Monday, 24 March 2008

Your life details in their hands


Things might be looking up on the electronic data protection front. It's four weeks since the last security lapse (a confidential Home Office disc was found on a laptop computer that was sold on ebay).

The Mod is taking action on the security of third-party records and last November, the Prime Minister announced that Government will give the Information Commissioner the power to conduct spot checks on Government Departments, to do everything in his and Government's power to secure the protection of data.

There is still some way to go before the public's confidence is restored. A survey of 1,000 members of the public, which was sponsored by Symantec and conducted by IPSOS Mori, found 62 per cent of respondents felt their personal data being held by government departments was at risk.

William Beer, Symantec's European security practice director, commented: "Public confidence has been shaken. Six out of 10 people is a sizeable majority but I won't say the results surprised us. This is impacting people and it's not to do with their behaviour online. With this breach, it wasn't possible to change their behaviour to improve security. If this had been a merchant or online store, people could consider not doing a transaction."

Beer also said: "The new databases are causing a fair amount of legitimate concern in the public's eyes. If the government can't manage the current data set, how will it manage more sensitive data like biometrics?"

The public does not have much confidence in corporations to guard data either, the survey found, with 61 per cent of respondents saying they did not trust businesses to safeguard personal details.

Beer called for a UK data-breach notification law, which would require organisations that suffer a data breach to notify affected parties. He said the law would incentivise companies to better look after their data and that technical means were not enough to secure data.

He said: "It's a myth that technology is a silver bullet. Encryption will definitely help but there are times when you can't use it - there may be issues with keys, or passing the data set. There is a lot of focus needed on awareness [among end users of potential security problems, which is] often a challenging part of a security project. Companies have policies in place and technology in place but the weak link is the individual."

Roll-call of shame

Here is a round-up of incidents which I have gleaned from the last twelve months of reports. There are almost certainly many more which I have missed:
- Learner driver details go missing;
- Nationwide fined nearly £1m for security lapses;
- Countrywide Insurance in Cardiff;
- Stolen laptop puts 16,000 council staff at risk;
- Banks putting customer details out with the refuse;
- Norwich Union has "issues with" Indian offshore security;
- Halifax mortgage data stolen;
- TK Maxx credit card details;
- Patient details on a flash memory device;
- MoD lose Navy data on laptops;
- Court data on CD-ROM is lost in the post;
- and the big one by the Revenue.
Note that commercial and financial services organisations are culprits alongside government.

1 comment:

Frank H Little said...

The increased awareness of security leaks has caused MPs to drag historical data out of government. Sarah Teather's office gleaned the information that over a thousand government laptops and mobile phones have been lost or stolen since 2001.

The Department of Justice and its predecessors had the worst figures,
having lost 342 laptops and mobiles.

▶ [RECORD EXCERPTS]
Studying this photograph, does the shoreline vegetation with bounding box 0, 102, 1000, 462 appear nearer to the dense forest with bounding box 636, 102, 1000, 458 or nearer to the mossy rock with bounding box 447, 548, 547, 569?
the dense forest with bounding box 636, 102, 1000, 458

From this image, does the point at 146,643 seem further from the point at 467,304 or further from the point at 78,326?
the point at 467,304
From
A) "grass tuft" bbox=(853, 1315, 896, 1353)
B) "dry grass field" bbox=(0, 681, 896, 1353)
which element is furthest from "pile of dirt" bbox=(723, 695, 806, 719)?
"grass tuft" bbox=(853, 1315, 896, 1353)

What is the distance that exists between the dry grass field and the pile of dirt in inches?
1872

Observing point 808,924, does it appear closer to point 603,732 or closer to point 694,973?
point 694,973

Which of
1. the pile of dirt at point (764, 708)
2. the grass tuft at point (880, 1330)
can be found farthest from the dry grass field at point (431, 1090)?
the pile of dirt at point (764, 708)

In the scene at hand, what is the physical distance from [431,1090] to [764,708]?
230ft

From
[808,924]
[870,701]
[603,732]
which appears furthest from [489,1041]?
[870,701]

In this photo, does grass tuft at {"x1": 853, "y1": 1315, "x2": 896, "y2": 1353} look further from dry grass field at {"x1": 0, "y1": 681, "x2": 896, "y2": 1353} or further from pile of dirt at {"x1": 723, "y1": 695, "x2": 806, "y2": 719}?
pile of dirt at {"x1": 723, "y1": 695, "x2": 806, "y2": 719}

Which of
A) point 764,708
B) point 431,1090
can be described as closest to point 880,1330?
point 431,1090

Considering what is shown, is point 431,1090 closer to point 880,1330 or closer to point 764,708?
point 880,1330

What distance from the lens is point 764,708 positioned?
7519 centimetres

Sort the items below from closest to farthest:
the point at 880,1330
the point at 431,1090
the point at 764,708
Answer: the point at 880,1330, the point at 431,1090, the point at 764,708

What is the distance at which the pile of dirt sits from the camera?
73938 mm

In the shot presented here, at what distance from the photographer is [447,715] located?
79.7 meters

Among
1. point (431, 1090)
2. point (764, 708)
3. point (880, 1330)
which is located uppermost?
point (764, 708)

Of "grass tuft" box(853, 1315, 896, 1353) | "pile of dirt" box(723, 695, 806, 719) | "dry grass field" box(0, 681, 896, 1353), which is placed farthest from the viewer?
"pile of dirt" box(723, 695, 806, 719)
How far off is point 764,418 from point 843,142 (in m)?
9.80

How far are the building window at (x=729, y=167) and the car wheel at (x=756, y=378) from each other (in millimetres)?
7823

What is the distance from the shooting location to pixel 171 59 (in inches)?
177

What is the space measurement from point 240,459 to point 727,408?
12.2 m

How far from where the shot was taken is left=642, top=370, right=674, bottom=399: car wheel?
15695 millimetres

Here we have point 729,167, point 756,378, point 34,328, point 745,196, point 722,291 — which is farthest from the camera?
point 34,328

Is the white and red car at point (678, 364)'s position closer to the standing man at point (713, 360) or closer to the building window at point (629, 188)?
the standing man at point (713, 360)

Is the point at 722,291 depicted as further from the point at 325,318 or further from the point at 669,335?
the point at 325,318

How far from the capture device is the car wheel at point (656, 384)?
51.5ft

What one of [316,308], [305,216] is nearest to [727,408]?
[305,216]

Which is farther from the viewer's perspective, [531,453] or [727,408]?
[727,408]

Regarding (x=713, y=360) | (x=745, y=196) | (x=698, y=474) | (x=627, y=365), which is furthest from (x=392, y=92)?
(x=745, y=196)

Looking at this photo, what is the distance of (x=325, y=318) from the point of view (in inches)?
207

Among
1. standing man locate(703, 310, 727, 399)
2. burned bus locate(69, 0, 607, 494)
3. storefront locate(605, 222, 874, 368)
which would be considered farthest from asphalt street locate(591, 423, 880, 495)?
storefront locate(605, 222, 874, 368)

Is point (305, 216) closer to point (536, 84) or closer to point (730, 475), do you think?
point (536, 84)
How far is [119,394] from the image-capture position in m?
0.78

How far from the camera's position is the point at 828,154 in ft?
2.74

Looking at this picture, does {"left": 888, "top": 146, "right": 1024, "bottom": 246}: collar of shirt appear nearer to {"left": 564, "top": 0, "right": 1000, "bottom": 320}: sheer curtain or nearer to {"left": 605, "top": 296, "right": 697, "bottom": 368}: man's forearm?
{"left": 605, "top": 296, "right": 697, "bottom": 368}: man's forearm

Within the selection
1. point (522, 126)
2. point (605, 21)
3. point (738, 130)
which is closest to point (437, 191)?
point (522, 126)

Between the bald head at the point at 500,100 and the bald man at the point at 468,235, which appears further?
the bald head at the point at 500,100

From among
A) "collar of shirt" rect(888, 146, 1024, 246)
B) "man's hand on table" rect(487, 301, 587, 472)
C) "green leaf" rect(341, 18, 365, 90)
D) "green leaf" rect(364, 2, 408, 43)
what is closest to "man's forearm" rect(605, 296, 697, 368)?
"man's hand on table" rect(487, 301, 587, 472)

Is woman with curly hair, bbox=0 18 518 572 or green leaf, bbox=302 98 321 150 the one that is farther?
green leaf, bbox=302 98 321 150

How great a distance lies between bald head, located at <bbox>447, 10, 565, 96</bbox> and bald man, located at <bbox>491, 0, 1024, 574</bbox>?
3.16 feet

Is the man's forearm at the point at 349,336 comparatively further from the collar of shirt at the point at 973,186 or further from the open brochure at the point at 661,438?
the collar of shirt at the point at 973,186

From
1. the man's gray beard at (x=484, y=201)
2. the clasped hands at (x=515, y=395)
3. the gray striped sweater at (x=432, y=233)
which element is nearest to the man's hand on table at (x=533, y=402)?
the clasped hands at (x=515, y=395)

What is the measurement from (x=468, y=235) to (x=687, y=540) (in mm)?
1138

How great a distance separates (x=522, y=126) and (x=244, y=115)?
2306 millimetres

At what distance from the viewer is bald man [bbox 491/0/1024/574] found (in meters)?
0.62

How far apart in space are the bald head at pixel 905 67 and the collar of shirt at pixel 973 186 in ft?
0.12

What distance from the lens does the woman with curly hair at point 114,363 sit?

▶ [YOUR OBJECTIVE] Write out everything from "Your life details" down to "sold on ebay)." in the data protection post above, word for word.

▶ [RESPONSE TO THIS TASK]
Your life details in their hands


Things might be looking up on the electronic data protection front. It's four weeks since the last security lapse (a confidential Home Office disc was found on a laptop computer that was sold on ebay).